* Start DATA ENTRIES *

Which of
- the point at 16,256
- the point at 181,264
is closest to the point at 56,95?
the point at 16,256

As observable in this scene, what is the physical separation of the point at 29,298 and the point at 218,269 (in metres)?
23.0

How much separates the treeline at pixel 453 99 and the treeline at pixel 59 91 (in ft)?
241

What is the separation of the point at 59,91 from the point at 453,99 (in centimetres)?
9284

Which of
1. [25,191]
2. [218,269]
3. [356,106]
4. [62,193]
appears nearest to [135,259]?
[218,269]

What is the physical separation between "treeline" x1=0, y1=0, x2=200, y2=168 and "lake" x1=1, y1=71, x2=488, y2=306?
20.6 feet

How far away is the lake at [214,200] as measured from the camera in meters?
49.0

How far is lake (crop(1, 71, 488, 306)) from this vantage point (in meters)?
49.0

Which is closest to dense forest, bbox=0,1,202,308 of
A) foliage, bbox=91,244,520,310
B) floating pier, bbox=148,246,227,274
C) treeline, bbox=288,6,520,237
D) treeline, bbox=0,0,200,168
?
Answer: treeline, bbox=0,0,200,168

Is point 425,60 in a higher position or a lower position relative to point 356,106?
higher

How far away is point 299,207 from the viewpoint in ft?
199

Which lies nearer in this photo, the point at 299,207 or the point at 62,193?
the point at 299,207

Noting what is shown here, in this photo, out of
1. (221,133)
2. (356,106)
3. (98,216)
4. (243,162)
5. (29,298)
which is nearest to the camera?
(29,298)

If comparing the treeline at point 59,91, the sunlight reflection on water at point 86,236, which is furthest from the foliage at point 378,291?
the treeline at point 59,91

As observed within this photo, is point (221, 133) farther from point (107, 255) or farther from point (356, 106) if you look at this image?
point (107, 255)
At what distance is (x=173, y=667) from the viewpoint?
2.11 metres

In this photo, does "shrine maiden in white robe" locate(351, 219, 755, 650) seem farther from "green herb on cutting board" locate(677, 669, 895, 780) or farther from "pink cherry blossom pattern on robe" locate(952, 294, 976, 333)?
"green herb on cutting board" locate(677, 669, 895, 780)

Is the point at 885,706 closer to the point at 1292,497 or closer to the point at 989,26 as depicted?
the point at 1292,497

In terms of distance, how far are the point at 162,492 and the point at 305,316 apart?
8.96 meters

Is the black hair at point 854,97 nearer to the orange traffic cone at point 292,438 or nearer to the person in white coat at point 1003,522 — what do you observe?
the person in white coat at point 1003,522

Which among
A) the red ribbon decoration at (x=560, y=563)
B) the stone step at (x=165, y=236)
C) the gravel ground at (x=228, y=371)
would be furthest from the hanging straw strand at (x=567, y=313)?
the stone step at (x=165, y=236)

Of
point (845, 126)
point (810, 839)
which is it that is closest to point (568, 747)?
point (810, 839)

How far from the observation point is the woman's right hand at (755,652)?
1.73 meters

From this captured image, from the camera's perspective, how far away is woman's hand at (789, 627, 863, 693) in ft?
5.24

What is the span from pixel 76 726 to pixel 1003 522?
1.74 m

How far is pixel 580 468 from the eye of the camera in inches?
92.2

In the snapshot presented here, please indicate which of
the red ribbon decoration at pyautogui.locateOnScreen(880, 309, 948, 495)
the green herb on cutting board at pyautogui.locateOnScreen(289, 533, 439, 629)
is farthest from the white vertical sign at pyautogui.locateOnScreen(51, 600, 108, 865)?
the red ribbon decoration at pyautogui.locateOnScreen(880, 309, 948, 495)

* End DATA ENTRIES *

Render every line of the material above as a Markdown table with the columns "Row" and "Line", numbering the rows in order and leaving out blank lines.

| Row | Line |
|---|---|
| 1 | Which of |
| 2 | - the point at 16,256 |
| 3 | - the point at 181,264 |
| 4 | is closest to the point at 56,95? |
| 5 | the point at 16,256 |
| 6 | As observable in this scene, what is the physical separation of the point at 29,298 and the point at 218,269 (in metres)? |
| 7 | 23.0 |
| 8 | How much separates the treeline at pixel 453 99 and the treeline at pixel 59 91 (in ft)? |
| 9 | 241 |
| 10 | What is the separation of the point at 59,91 from the point at 453,99 (in centimetres)? |
| 11 | 9284 |
| 12 | Which of |
| 13 | 1. [25,191] |
| 14 | 2. [218,269] |
| 15 | 3. [356,106] |
| 16 | 4. [62,193] |
| 17 | appears nearest to [135,259]? |
| 18 | [218,269] |
| 19 | What is the physical separation between "treeline" x1=0, y1=0, x2=200, y2=168 and "lake" x1=1, y1=71, x2=488, y2=306? |
| 20 | 20.6 feet |
| 21 | How far away is the lake at [214,200] as measured from the camera in meters? |
| 22 | 49.0 |
| 23 | How far is lake (crop(1, 71, 488, 306)) from this vantage point (in meters)? |
| 24 | 49.0 |
| 25 | Which is closest to dense forest, bbox=0,1,202,308 of |
| 26 | A) foliage, bbox=91,244,520,310 |
| 27 | B) floating pier, bbox=148,246,227,274 |
| 28 | C) treeline, bbox=288,6,520,237 |
| 29 | D) treeline, bbox=0,0,200,168 |
| 30 | ? |
| 31 | Answer: treeline, bbox=0,0,200,168 |
| 32 | Is point 425,60 in a higher position or a lower position relative to point 356,106? |
| 33 | higher |
| 34 | How far away is point 299,207 from the viewpoint in ft? |
| 35 | 199 |
| 36 | Which lies nearer in this photo, the point at 299,207 or the point at 62,193? |
| 37 | the point at 299,207 |
| 38 | Noting what is shown here, in this photo, out of |
| 39 | 1. (221,133) |
| 40 | 2. (356,106) |
| 41 | 3. (98,216) |
| 42 | 4. (243,162) |
| 43 | 5. (29,298) |
| 44 | which is nearest to the camera? |
| 45 | (29,298) |
| 46 | If comparing the treeline at point 59,91, the sunlight reflection on water at point 86,236, which is furthest from the foliage at point 378,291? |
| 47 | the treeline at point 59,91 |
| 48 | As observed within this photo, is point (221, 133) farther from point (107, 255) or farther from point (356, 106) if you look at this image? |
| 49 | point (107, 255) |
| 50 | At what distance is (x=173, y=667) from the viewpoint? |
| 51 | 2.11 metres |
| 52 | In this photo, does "shrine maiden in white robe" locate(351, 219, 755, 650) seem farther from "green herb on cutting board" locate(677, 669, 895, 780) or farther from "pink cherry blossom pattern on robe" locate(952, 294, 976, 333)? |
| 53 | "green herb on cutting board" locate(677, 669, 895, 780) |
| 54 | Is the point at 885,706 closer to the point at 1292,497 or closer to the point at 989,26 as depicted? |
| 55 | the point at 1292,497 |
| 56 | In terms of distance, how far are the point at 162,492 and the point at 305,316 apart? |
| 57 | 8.96 meters |
| 58 | Is the black hair at point 854,97 nearer to the orange traffic cone at point 292,438 or nearer to the person in white coat at point 1003,522 — what do you observe? |
| 59 | the person in white coat at point 1003,522 |
| 60 | Which among |
| 61 | A) the red ribbon decoration at (x=560, y=563) |
| 62 | B) the stone step at (x=165, y=236) |
| 63 | C) the gravel ground at (x=228, y=371) |
| 64 | would be furthest from the hanging straw strand at (x=567, y=313)? |
| 65 | the stone step at (x=165, y=236) |
| 66 | Of |
| 67 | point (845, 126) |
| 68 | point (810, 839) |
| 69 | which is it that is closest to point (568, 747)? |
| 70 | point (810, 839) |
| 71 | How far from the observation point is the woman's right hand at (755,652)? |
| 72 | 1.73 meters |
| 73 | From this captured image, from the camera's perspective, how far away is woman's hand at (789, 627, 863, 693) in ft? |
| 74 | 5.24 |
| 75 | What is the span from pixel 76 726 to pixel 1003 522? |
| 76 | 1.74 m |
| 77 | How far is pixel 580 468 from the eye of the camera in inches? |
| 78 | 92.2 |
| 79 | In the snapshot presented here, please indicate which of |
| 80 | the red ribbon decoration at pyautogui.locateOnScreen(880, 309, 948, 495) |
| 81 | the green herb on cutting board at pyautogui.locateOnScreen(289, 533, 439, 629) |
| 82 | is farthest from the white vertical sign at pyautogui.locateOnScreen(51, 600, 108, 865)? |
| 83 | the red ribbon decoration at pyautogui.locateOnScreen(880, 309, 948, 495) |